La dynamique d’apprentissage par l’échec est foncièrement défectueuse dans notre milieu scolaire et elle se heurte à de nombreux obstacles (la politique du non redoublement en est une). Lorsque j’étudiais au secondaire, le redoublement était accepté et prescrit. En 1970, lors de mon premier secondaire, j’ai obtenu la «ronflante» note de 42% en mathématique. Ce qui m’a valu de devoir refaire mes mathématiques du premier secondaire durant l’été pour pouvoir progresser en deuxième secondaire. Et bien en 1982, j’ai obtenu mon diplôme en mathématiques actuarielles de l’Université de Montréal et je rédigeais mon cinquième examen de la Société d’Actuariat de Chicago. Mon échec de 1970, bien géré, m’a fait passer de cancre en mathématique à diplômé spécialisé dans le domaine le plus poussé des mathématiques appliquées. L’enseignant qui m’a fait reprendre mes mathématiques durant l’été de 1970 en est pour beaucoup responsable.

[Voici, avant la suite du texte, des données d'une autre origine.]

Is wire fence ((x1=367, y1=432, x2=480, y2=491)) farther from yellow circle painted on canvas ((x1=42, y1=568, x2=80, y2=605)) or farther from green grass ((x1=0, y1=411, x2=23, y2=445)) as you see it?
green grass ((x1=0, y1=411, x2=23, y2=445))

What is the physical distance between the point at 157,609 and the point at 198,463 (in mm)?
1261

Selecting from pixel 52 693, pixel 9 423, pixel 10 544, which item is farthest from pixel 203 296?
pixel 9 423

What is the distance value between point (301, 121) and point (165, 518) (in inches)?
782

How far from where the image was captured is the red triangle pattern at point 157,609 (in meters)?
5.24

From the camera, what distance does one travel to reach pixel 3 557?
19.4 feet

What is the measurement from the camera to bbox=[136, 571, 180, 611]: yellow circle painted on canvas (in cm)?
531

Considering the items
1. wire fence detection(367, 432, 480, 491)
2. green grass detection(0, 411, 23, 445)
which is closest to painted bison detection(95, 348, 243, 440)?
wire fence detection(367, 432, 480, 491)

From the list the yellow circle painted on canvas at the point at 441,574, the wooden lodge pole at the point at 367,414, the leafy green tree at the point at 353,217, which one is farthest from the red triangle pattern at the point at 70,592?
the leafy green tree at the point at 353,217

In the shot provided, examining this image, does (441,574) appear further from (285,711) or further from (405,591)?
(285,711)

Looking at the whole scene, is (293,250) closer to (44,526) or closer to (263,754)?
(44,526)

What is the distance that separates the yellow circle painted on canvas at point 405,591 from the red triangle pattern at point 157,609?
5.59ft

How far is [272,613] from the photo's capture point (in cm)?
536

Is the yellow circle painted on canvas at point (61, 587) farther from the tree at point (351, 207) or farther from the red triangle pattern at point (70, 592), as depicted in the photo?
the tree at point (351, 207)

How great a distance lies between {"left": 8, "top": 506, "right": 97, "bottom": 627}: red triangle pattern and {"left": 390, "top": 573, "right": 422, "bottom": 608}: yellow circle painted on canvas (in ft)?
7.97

Le rôle de l’enseignant devant l’échec et l’«indisposition à l’apprentissage» est donc d’aider l’étudiant à : (1) changer sa perception face à l’échec; (2) aider ce dernier à interpréter son échec; (3) mémoriser et conscientiser des leçons positives et constructives; (4) modifier ses comportements pour ne plus reproduire l’échec en question. Nous affirmons que l’on tire peu d’enseignements d’une réussite facile, dont les explications sont toujours un peu mystérieuses et demeurent toujours sans analyses sérieuses et métacognitives. Alors que c’est grâce à l’introspection des échecs que l’on apprend à se connaître vraiment et que l’on progresse très rapidement.

L’échec, bien géré, nous apprendra plusieurs savoirs durables : (1) savoir changer nos plans ; (2) changer nos décisions ; (3) apprendre de nouvelles stratégies ; (4) réévaluer nos façons de travailler ; (5) redéfinir nos efforts ; (6) mieux planifier notre travail ; (7) apprendre à travailler avec les autres, à poser des questions, à réfléchir différemment ; (8) savoir ce qui ne fonctionne pas selon notre type d’intelligence.

Nous affirmons donc, en conclusion, que dans un système éducatif guidé par des impératifs d’apprentissage et non pas des dominantes de performance ; il est important d’enseigner et de véhiculer qu’apprendre d’un échec doit être une fin en soi.